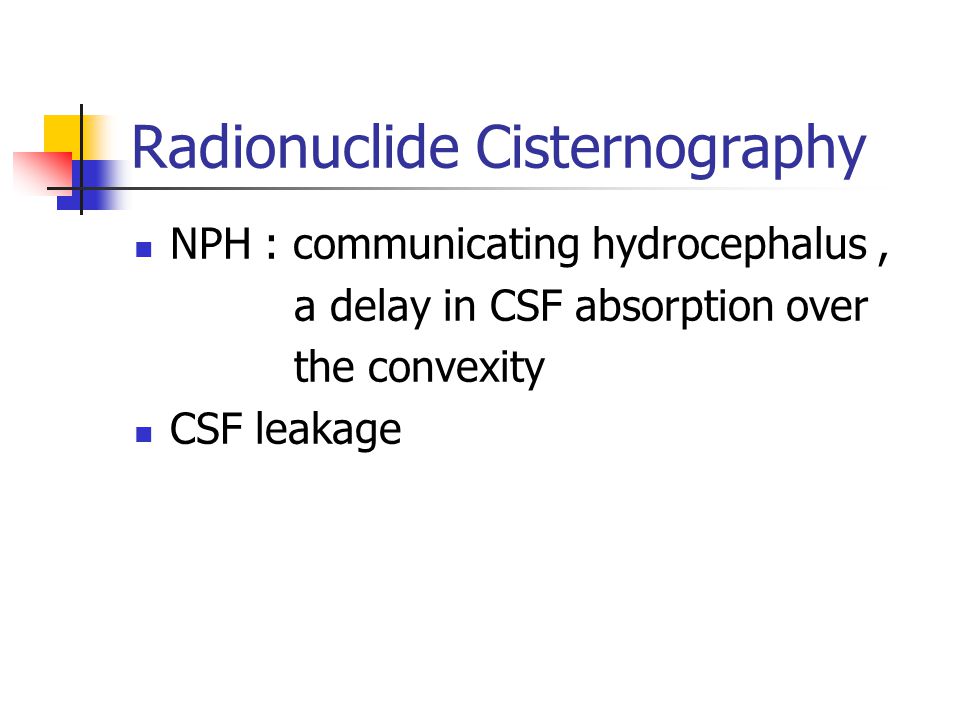 Radionuclide Cisternography

- NPH : communicating hydrocephalus , a delay in CSF absorption over the convexity
- CSF leakage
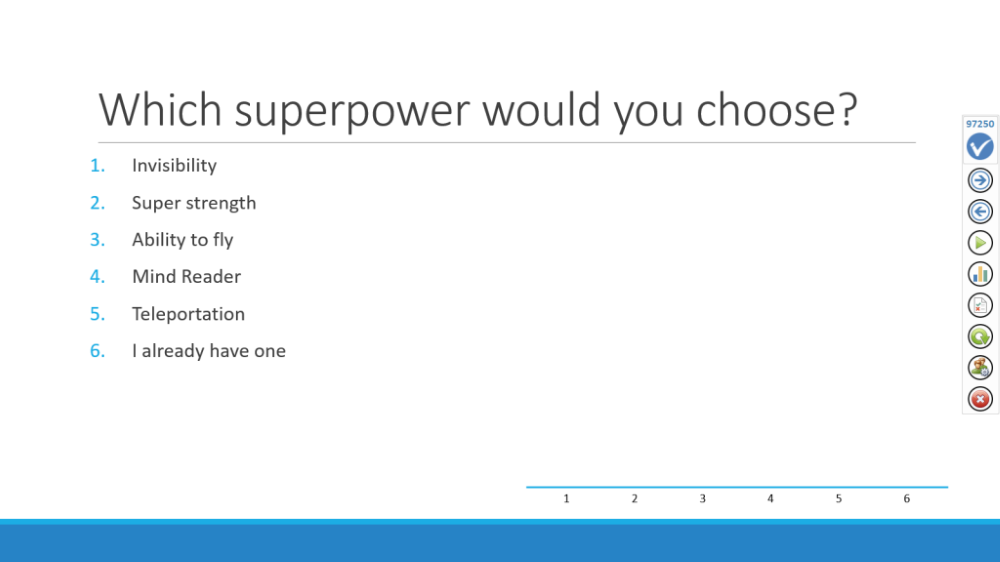 Which superpower would you choose?

1. Invisibility
2. Super strength
3. Ability to fly
4. Mind Reader
5. Teleportation
6. I already have one

97250

1 2 3 4 5 6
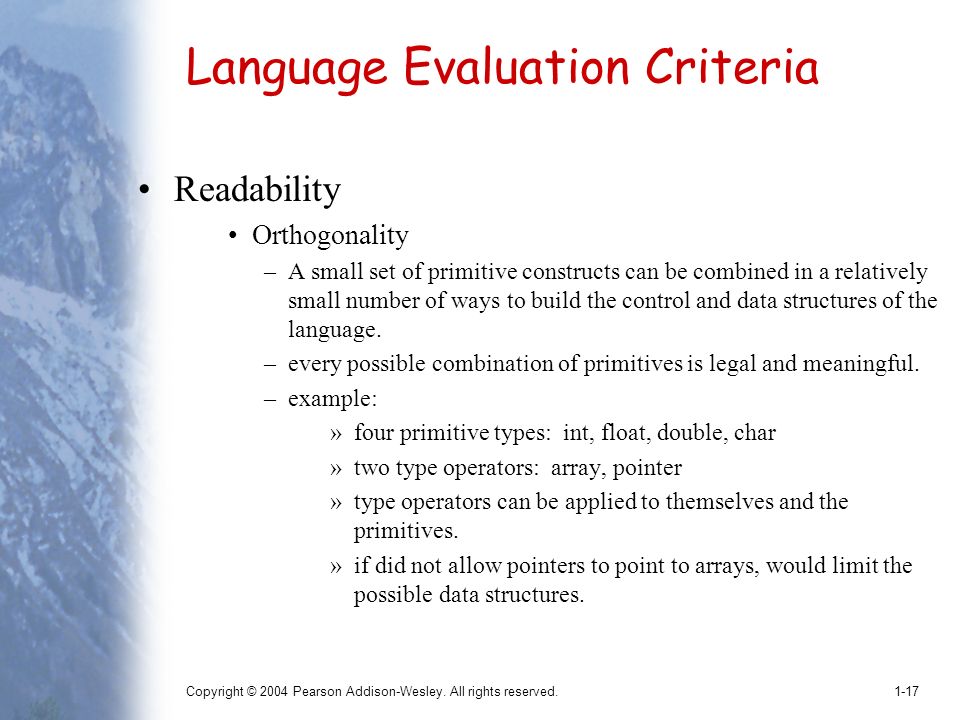 Language Evaluation Criteria

• Readability
  • Orthogonality
    – A small set of primitive constructs can be combined in a relatively small number of ways to build the control and data structures of the language.
    – every possible combination of primitives is legal and meaningful.
    – example:
      » four primitive types: int, float, double, char
      » two type operators: array, pointer
      » type operators can be applied to themselves and the primitives.
      » if did not allow pointers to point to arrays, would limit the possible data structures.

Copyright © 2004 Pearson Addison-Wesley. All rights reserved.
1-17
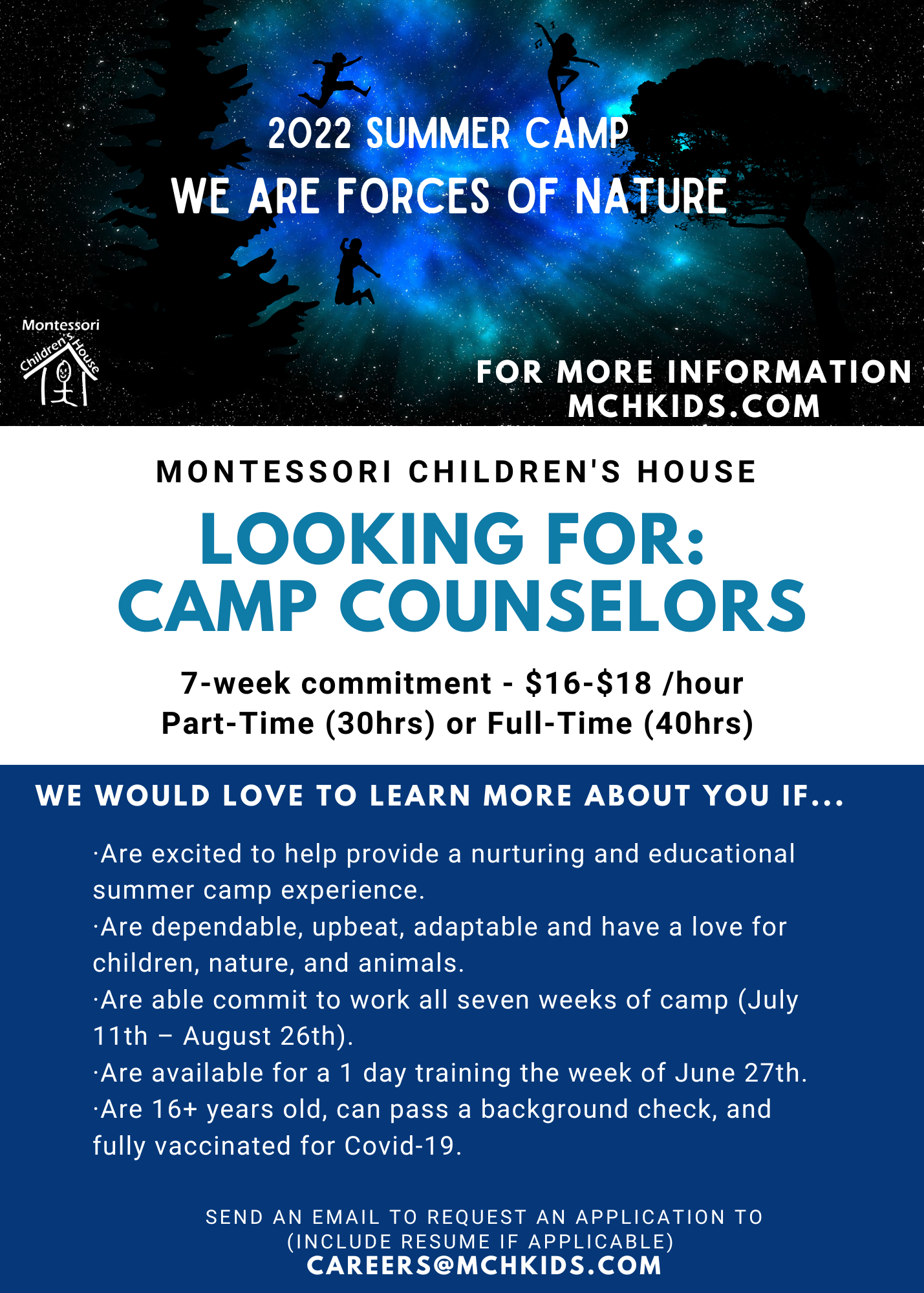 2022 SUMMER CAMP
WE ARE FORCES OF NATURE

Montessori Children's House

FOR MORE INFORMATION
MCHKIDS.COM

MONTESSORI CHILDREN'S HOUSE

LOOKING FOR:
CAMP COUNSELORS

7-week commitment - \$16-\$18 /hour
Part-Time (30hrs) or Full-Time (40hrs)

WE WOULD LOVE TO LEARN MORE ABOUT YOU IF...

·Are excited to help provide a nurturing and educational summer camp experience.
·Are dependable, upbeat, adaptable and have a love for children, nature, and animals.
·Are able commit to work all seven weeks of camp (July 11th – August 26th).
·Are available for a 1 day training the week of June 27th.
·Are 16+ years old, can pass a background check, and fully vaccinated for Covid-19.

SEND AN EMAIL TO REQUEST AN APPLICATION TO
(INCLUDE RESUME IF APPLICABLE)
CAREERS@MCHKIDS.COM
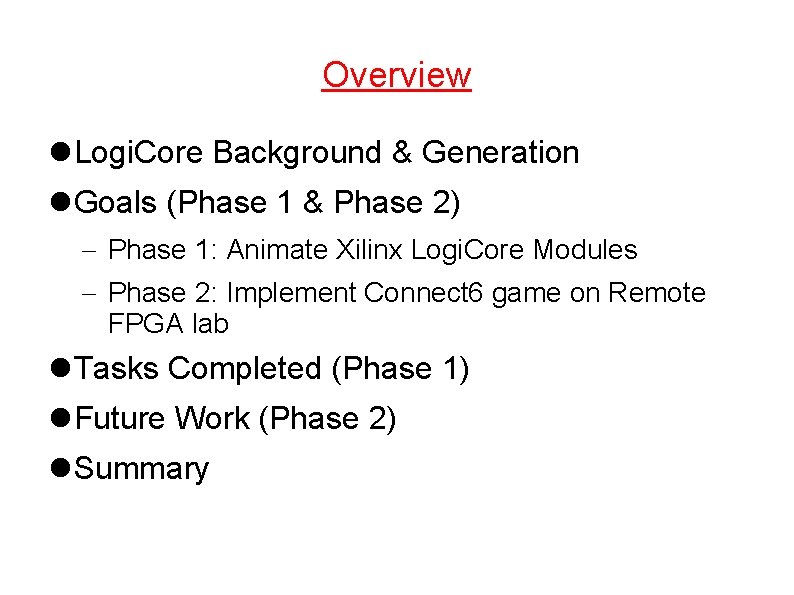 Overview

● LogiCore Background & Generation

● Goals (Phase 1 & Phase 2)

– Phase 1: Animate Xilinx LogiCore Modules

– Phase 2: Implement Connect6 game on Remote FPGA lab

● Tasks Completed (Phase 1)

● Future Work (Phase 2)

● Summary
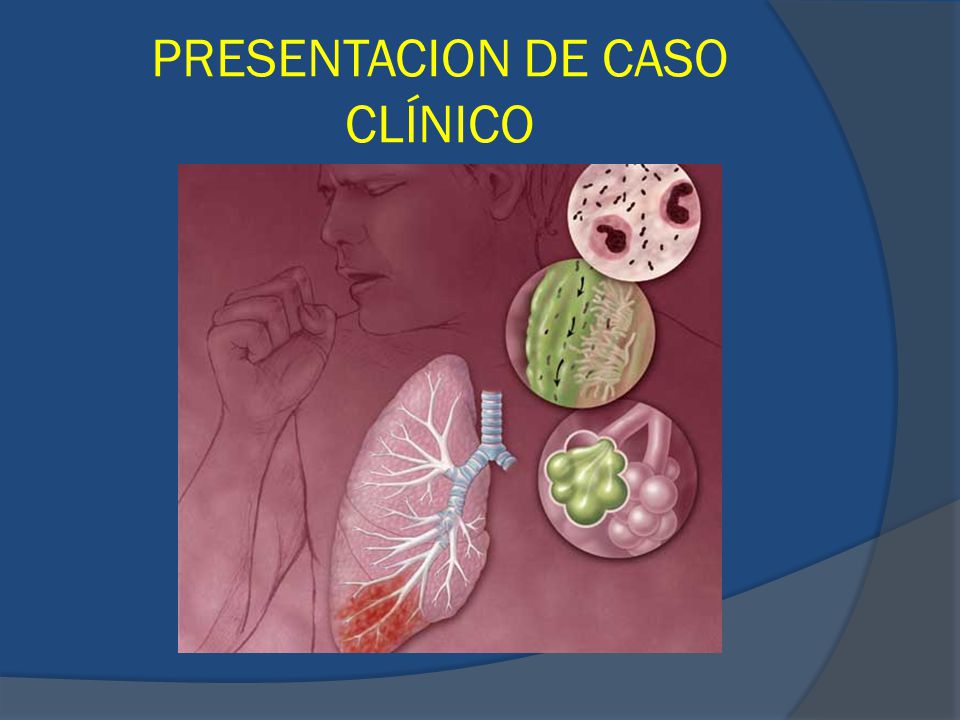 PRESENTACION DE CASO CLÍNICO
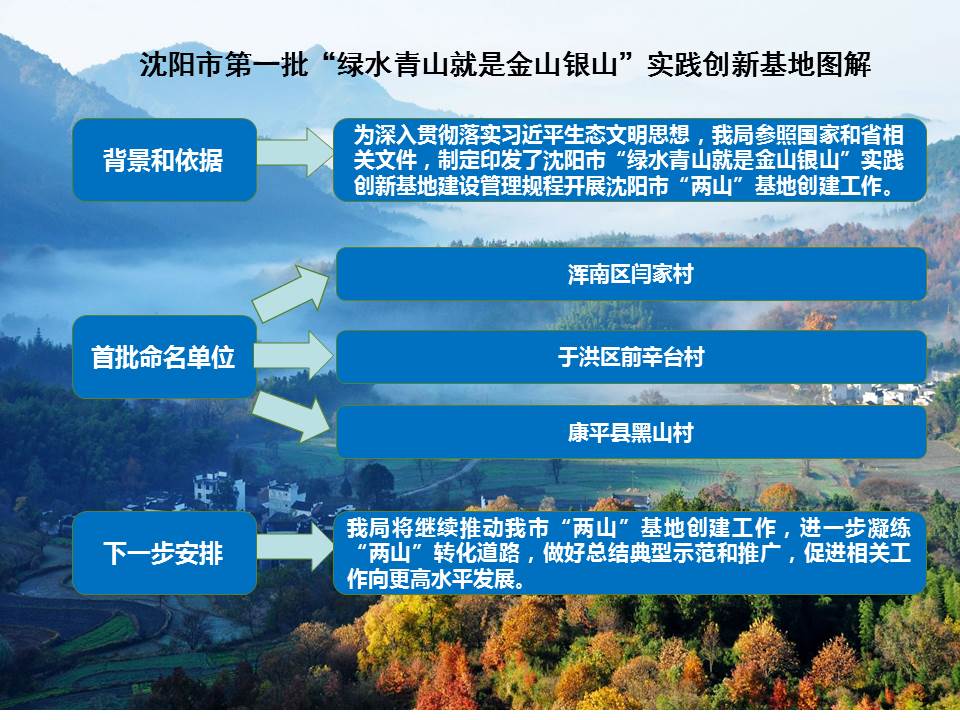 沈阳市第一批“绿水青山就是金山银山”实践创新基地图解

背景和依据

为深入贯彻落实习近平生态文明思想，我局参照国家和省相关文件，制定印发了沈阳市“绿水青山就是金山银山”实践创新基地建设管理规程开展沈阳市“两山”基地创建工作。

首批命名单位

浑南区闫家村

于洪区前辛台村

康平县黑山村

下一步安排

我局将继续推动我市“两山”基地创建工作，进一步凝练“两山”转化道路，做好总结典型示范和推广，促进相关工作向更高水平发展。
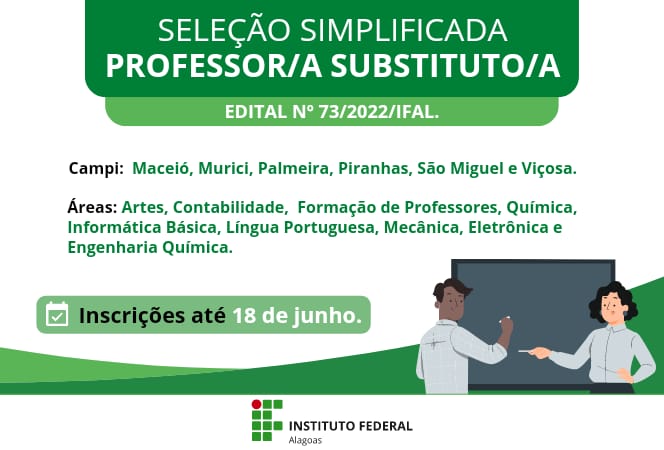 SELEÇÃO SIMPLIFICADA
PROFESSOR/A SUBSTITUTO/A

EDITAL Nº 73/2022/IFAL.

Campi: Maceió, Murici, Palmeira, Piranhas, São Miguel e Viçosa.

Áreas: Artes, Contabilidade, Formação de Professores, Química, Informática Básica, Língua Portuguesa, Mecânica, Eletrônica e Engenharia Química.

Inscrições até 18 de junho.

INSTITUTO FEDERAL
Alagoas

= = = = = = =

**Task directions:** Your copy of the entries must be exact and must contain no pictures.

**Response box:**
 Radionuclide Cisternography

- NPH : communicating hydrocephalus , a delay in CSF absorption over the convexity
- CSF leakage
 Which superpower would you choose?

1. Invisibility
2. Super strength
3. Ability to fly
4. Mind Reader
5. Teleportation
6. I already have one

97250

1 2 3 4 5 6
 Language Evaluation Criteria

• Readability
  • Orthogonality
    – A small set of primitive constructs can be combined in a relatively small number of ways to build the control and data structures of the language.
    – every possible combination of primitives is legal and meaningful.
    – example:
      » four primitive types: int, float, double, char
      » two type operators: array, pointer
      » type operators can be applied to themselves and the primitives.
      » if did not allow pointers to point to arrays, would limit the possible data structures.

Copyright © 2004 Pearson Addison-Wesley. All rights reserved.
1-17
 2022 SUMMER CAMP
WE ARE FORCES OF NATURE

Montessori Children's House

FOR MORE INFORMATION
MCHKIDS.COM

MONTESSORI CHILDREN'S HOUSE

LOOKING FOR:
CAMP COUNSELORS

7-week commitment - \$16-\$18 /hour
Part-Time (30hrs) or Full-Time (40hrs)

WE WOULD LOVE TO LEARN MORE ABOUT YOU IF...

·Are excited to help provide a nurturing and educational summer camp experience.
·Are dependable, upbeat, adaptable and have a love for children, nature, and animals.
·Are able commit to work all seven weeks of camp (July 11th – August 26th).
·Are available for a 1 day training the week of June 27th.
·Are 16+ years old, can pass a background check, and fully vaccinated for Covid-19.

SEND AN EMAIL TO REQUEST AN APPLICATION TO
(INCLUDE RESUME IF APPLICABLE)
CAREERS@MCHKIDS.COM
 Overview

● LogiCore Background & Generation

● Goals (Phase 1 & Phase 2)

– Phase 1: Animate Xilinx LogiCore Modules

– Phase 2: Implement Connect6 game on Remote FPGA lab

● Tasks Completed (Phase 1)

● Future Work (Phase 2)

● Summary
 PRESENTACION DE CASO CLÍNICO
 沈阳市第一批“绿水青山就是金山银山”实践创新基地图解

背景和依据

为深入贯彻落实习近平生态文明思想，我局参照国家和省相关文件，制定印发了沈阳市“绿水青山就是金山银山”实践创新基地建设管理规程开展沈阳市“两山”基地创建工作。

首批命名单位

浑南区闫家村

于洪区前辛台村

康平县黑山村

下一步安排

我局将继续推动我市“两山”基地创建工作，进一步凝练“两山”转化道路，做好总结典型示范和推广，促进相关工作向更高水平发展。
 SELEÇÃO SIMPLIFICADA
PROFESSOR/A SUBSTITUTO/A

EDITAL Nº 73/2022/IFAL.

Campi: Maceió, Murici, Palmeira, Piranhas, São Miguel e Viçosa.

Áreas: Artes, Contabilidade, Formação de Professores, Química, Informática Básica, Língua Portuguesa, Mecânica, Eletrônica e Engenharia Química.

Inscrições até 18 de junho.

INSTITUTO FEDERAL
Alagoas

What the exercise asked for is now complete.